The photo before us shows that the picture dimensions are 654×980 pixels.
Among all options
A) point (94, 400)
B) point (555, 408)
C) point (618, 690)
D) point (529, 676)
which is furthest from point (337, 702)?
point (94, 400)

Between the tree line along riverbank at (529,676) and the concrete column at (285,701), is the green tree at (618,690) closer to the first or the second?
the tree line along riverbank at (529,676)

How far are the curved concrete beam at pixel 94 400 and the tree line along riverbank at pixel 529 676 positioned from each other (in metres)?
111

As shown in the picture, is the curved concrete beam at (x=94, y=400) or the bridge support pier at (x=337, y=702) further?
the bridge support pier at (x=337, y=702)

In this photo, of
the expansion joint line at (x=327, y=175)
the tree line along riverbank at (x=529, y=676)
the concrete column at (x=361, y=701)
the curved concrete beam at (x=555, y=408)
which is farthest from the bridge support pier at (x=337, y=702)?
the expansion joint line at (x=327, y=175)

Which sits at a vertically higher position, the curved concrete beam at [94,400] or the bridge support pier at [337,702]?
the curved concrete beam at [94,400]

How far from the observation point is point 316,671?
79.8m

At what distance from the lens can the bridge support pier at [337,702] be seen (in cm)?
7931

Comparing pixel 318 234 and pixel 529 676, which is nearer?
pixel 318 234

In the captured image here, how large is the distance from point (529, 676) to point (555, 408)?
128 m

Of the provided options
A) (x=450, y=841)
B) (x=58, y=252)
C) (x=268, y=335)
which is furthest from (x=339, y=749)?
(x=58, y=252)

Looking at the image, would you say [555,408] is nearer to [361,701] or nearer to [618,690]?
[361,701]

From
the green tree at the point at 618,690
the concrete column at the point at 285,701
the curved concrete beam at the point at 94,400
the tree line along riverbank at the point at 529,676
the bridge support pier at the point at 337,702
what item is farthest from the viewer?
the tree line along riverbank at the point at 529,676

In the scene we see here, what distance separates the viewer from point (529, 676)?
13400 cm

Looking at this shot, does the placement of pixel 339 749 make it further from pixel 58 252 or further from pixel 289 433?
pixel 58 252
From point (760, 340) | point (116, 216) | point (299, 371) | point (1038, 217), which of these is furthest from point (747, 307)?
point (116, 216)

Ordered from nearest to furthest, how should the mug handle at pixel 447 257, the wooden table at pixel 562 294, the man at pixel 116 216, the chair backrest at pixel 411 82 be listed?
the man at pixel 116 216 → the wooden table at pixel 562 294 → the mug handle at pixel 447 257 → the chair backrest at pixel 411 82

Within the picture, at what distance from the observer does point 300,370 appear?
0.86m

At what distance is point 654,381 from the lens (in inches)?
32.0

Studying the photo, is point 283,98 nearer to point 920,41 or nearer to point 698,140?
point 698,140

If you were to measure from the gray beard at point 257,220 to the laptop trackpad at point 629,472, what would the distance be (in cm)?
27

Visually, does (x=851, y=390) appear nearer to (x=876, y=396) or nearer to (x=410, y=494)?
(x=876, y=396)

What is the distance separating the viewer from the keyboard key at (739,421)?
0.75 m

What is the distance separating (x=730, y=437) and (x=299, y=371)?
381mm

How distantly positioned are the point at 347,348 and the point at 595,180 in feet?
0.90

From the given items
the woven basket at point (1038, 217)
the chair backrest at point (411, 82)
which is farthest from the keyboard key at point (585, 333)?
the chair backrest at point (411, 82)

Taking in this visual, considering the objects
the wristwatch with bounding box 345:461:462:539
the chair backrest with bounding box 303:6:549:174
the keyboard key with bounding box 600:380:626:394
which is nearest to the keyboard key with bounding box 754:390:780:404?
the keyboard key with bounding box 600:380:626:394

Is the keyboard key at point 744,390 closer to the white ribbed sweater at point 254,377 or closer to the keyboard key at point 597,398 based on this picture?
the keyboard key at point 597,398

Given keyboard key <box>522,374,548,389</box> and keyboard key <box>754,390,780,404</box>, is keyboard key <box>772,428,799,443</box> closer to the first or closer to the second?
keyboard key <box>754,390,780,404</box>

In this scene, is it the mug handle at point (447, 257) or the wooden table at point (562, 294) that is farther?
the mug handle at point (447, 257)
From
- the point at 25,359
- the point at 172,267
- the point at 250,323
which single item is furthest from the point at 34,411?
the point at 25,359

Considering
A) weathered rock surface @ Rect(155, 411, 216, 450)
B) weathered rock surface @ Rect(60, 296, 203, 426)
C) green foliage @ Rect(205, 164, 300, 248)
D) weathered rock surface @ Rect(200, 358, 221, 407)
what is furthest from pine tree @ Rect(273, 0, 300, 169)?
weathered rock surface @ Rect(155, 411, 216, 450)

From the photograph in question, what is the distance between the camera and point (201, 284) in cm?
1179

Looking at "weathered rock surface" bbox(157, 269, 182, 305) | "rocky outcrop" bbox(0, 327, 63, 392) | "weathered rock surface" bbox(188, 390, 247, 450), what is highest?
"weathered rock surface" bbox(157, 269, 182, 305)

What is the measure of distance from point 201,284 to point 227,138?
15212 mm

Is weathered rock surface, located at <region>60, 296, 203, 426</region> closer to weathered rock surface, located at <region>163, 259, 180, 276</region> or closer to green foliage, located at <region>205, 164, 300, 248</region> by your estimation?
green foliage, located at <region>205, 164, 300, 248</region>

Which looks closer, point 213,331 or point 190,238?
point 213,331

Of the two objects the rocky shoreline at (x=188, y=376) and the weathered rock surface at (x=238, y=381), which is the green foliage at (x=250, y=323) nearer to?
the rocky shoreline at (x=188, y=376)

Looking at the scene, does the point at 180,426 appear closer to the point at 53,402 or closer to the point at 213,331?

### SHORT EXERCISE
Retype every entry word for word.

### FINAL RESULT
The photo before us shows that the picture dimensions are 654×980 pixels.
Among all options
A) point (94, 400)
B) point (555, 408)
C) point (618, 690)
D) point (529, 676)
which is furthest from point (337, 702)?
point (94, 400)

Between the tree line along riverbank at (529,676) and the concrete column at (285,701), is the green tree at (618,690) closer to the first or the second?
the tree line along riverbank at (529,676)

How far are the curved concrete beam at pixel 94 400 and the tree line along riverbank at pixel 529 676 positioned from each other (in metres)?
111

As shown in the picture, is the curved concrete beam at (x=94, y=400) or the bridge support pier at (x=337, y=702) further?
the bridge support pier at (x=337, y=702)

In this photo, of
the expansion joint line at (x=327, y=175)
the tree line along riverbank at (x=529, y=676)
the concrete column at (x=361, y=701)
the curved concrete beam at (x=555, y=408)
which is farthest from the bridge support pier at (x=337, y=702)?
the expansion joint line at (x=327, y=175)

Which sits at a vertically higher position, the curved concrete beam at [94,400] or the bridge support pier at [337,702]?
the curved concrete beam at [94,400]

How far from the observation point is point 316,671?
79.8m

At what distance from the lens can the bridge support pier at [337,702] be seen (in cm)?
7931

Comparing pixel 318 234 and pixel 529 676, which is nearer?
pixel 318 234

In the captured image here, how large is the distance from point (529, 676) to point (555, 408)?
128 m

Of the provided options
A) (x=450, y=841)
B) (x=58, y=252)
C) (x=268, y=335)
which is furthest from (x=339, y=749)?
(x=58, y=252)

Looking at the image, would you say [555,408] is nearer to [361,701] or nearer to [618,690]?
[361,701]

From
the green tree at the point at 618,690
the concrete column at the point at 285,701
the curved concrete beam at the point at 94,400
the tree line along riverbank at the point at 529,676
the bridge support pier at the point at 337,702
what item is farthest from the viewer?
the tree line along riverbank at the point at 529,676

In the scene we see here, what distance separates the viewer from point (529, 676)?
13400 cm

Looking at this shot, does the placement of pixel 339 749 make it further from pixel 58 252 or further from pixel 289 433?
pixel 58 252
From point (760, 340) | point (116, 216) | point (299, 371) | point (1038, 217), which of these is furthest from point (747, 307)?
point (116, 216)

Ordered from nearest to furthest, how should the mug handle at pixel 447 257, the wooden table at pixel 562 294, the man at pixel 116 216, the chair backrest at pixel 411 82 be listed?
the man at pixel 116 216 → the wooden table at pixel 562 294 → the mug handle at pixel 447 257 → the chair backrest at pixel 411 82

Within the picture, at what distance from the observer does point 300,370 appear?
0.86m

At what distance is point 654,381 from the lens (in inches)?
32.0

Studying the photo, is point 283,98 nearer to point 920,41 or nearer to point 698,140?
point 698,140

If you were to measure from the gray beard at point 257,220 to the laptop trackpad at point 629,472, what would the distance be (in cm)?
27

Visually, does (x=851, y=390) appear nearer to (x=876, y=396) or nearer to (x=410, y=494)?
(x=876, y=396)

What is the distance separating the viewer from the keyboard key at (739,421)?
0.75 m

What is the distance separating (x=730, y=437) and (x=299, y=371)?
381mm

How distantly positioned are the point at 347,348 and the point at 595,180 in feet?
0.90

From the given items
the woven basket at point (1038, 217)
the chair backrest at point (411, 82)
which is farthest from the keyboard key at point (585, 333)?
the chair backrest at point (411, 82)

Taking in this visual, considering the objects
the wristwatch with bounding box 345:461:462:539
the chair backrest with bounding box 303:6:549:174
the keyboard key with bounding box 600:380:626:394
which is nearest to the keyboard key with bounding box 754:390:780:404?
the keyboard key with bounding box 600:380:626:394

Is the keyboard key at point 744,390 closer to the white ribbed sweater at point 254,377 or closer to the keyboard key at point 597,398 based on this picture?
the keyboard key at point 597,398

Given keyboard key <box>522,374,548,389</box> and keyboard key <box>754,390,780,404</box>, is keyboard key <box>772,428,799,443</box> closer to the first or closer to the second?
keyboard key <box>754,390,780,404</box>

In this scene, is it the mug handle at point (447, 257) or the wooden table at point (562, 294) that is farther?
the mug handle at point (447, 257)
From
- the point at 25,359
- the point at 172,267
- the point at 250,323
which single item is furthest from the point at 34,411?
the point at 25,359

Considering
A) weathered rock surface @ Rect(155, 411, 216, 450)
B) weathered rock surface @ Rect(60, 296, 203, 426)
C) green foliage @ Rect(205, 164, 300, 248)
D) weathered rock surface @ Rect(200, 358, 221, 407)
what is furthest from pine tree @ Rect(273, 0, 300, 169)?
weathered rock surface @ Rect(155, 411, 216, 450)

From the photograph in question, what is the distance between the camera and point (201, 284) in cm?
1179

Looking at "weathered rock surface" bbox(157, 269, 182, 305) | "rocky outcrop" bbox(0, 327, 63, 392) | "weathered rock surface" bbox(188, 390, 247, 450), what is highest?
"weathered rock surface" bbox(157, 269, 182, 305)

What is the measure of distance from point 201,284 to point 227,138?
15212 mm

Is weathered rock surface, located at <region>60, 296, 203, 426</region> closer to weathered rock surface, located at <region>163, 259, 180, 276</region> or closer to green foliage, located at <region>205, 164, 300, 248</region> by your estimation?
green foliage, located at <region>205, 164, 300, 248</region>

Which looks closer, point 213,331 or point 190,238?
point 213,331

Of the two objects the rocky shoreline at (x=188, y=376) and the weathered rock surface at (x=238, y=381), which is the green foliage at (x=250, y=323) nearer to?
the rocky shoreline at (x=188, y=376)

Looking at the scene, does the point at 180,426 appear closer to the point at 53,402 or closer to the point at 213,331?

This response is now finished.